▶ [Material shown]
○ ○ ○ ○ ○ ○ ○

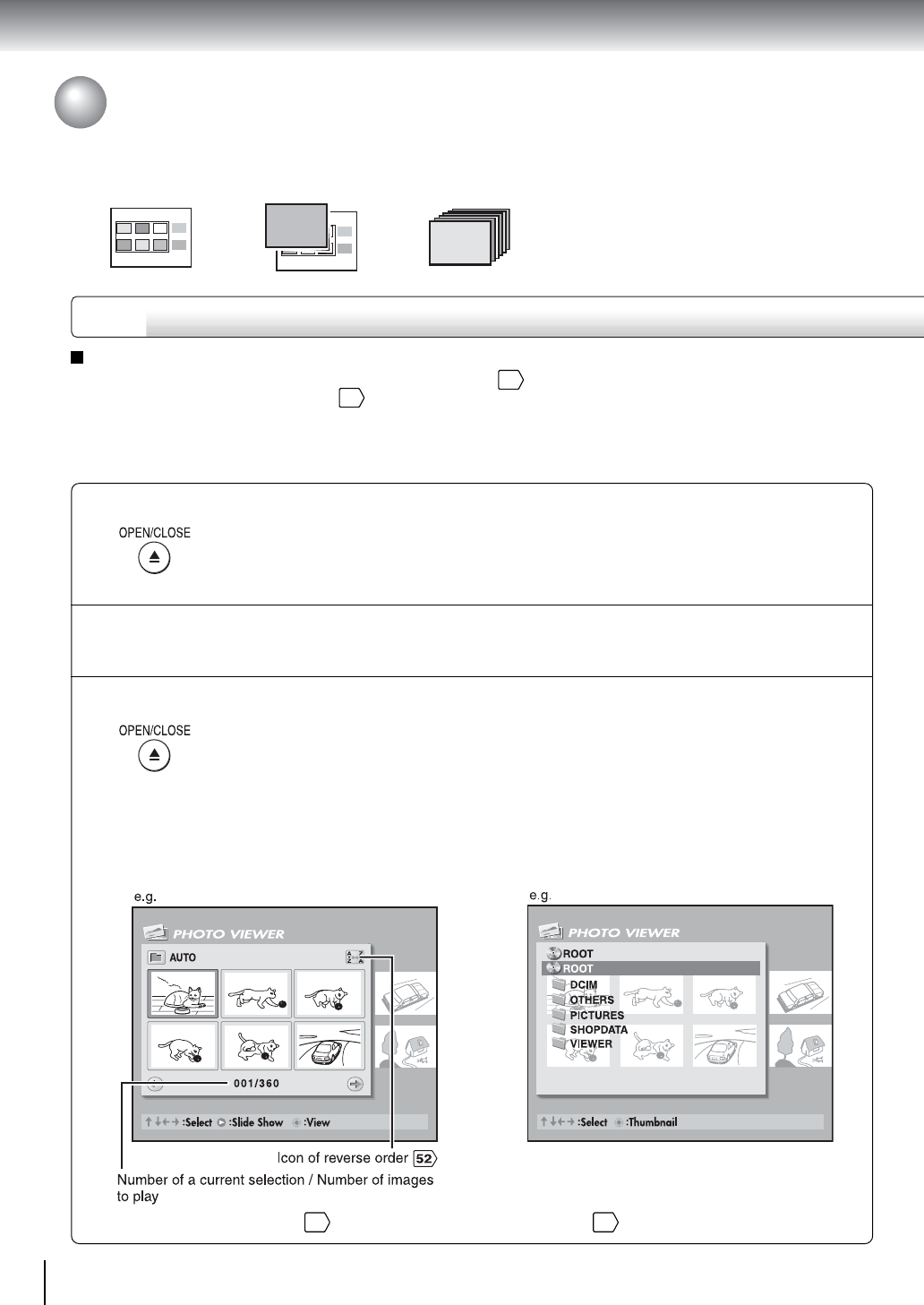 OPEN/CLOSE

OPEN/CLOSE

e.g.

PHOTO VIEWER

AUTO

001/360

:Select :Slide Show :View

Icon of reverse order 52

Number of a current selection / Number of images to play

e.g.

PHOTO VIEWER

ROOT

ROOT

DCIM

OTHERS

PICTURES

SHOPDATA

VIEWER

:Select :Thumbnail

○ ○ ○ ○ ○ ○ ○

▶ [Brief]
The copy you return must match the records above exactly, minus any images.

▶ [Solved problem]
 OPEN/CLOSE

OPEN/CLOSE

e.g.

PHOTO VIEWER

AUTO

001/360

:Select :Slide Show :View

Icon of reverse order 52

Number of a current selection / Number of images to play

e.g.

PHOTO VIEWER

ROOT

ROOT

DCIM

OTHERS

PICTURES

SHOPDATA

VIEWER

:Select :Thumbnail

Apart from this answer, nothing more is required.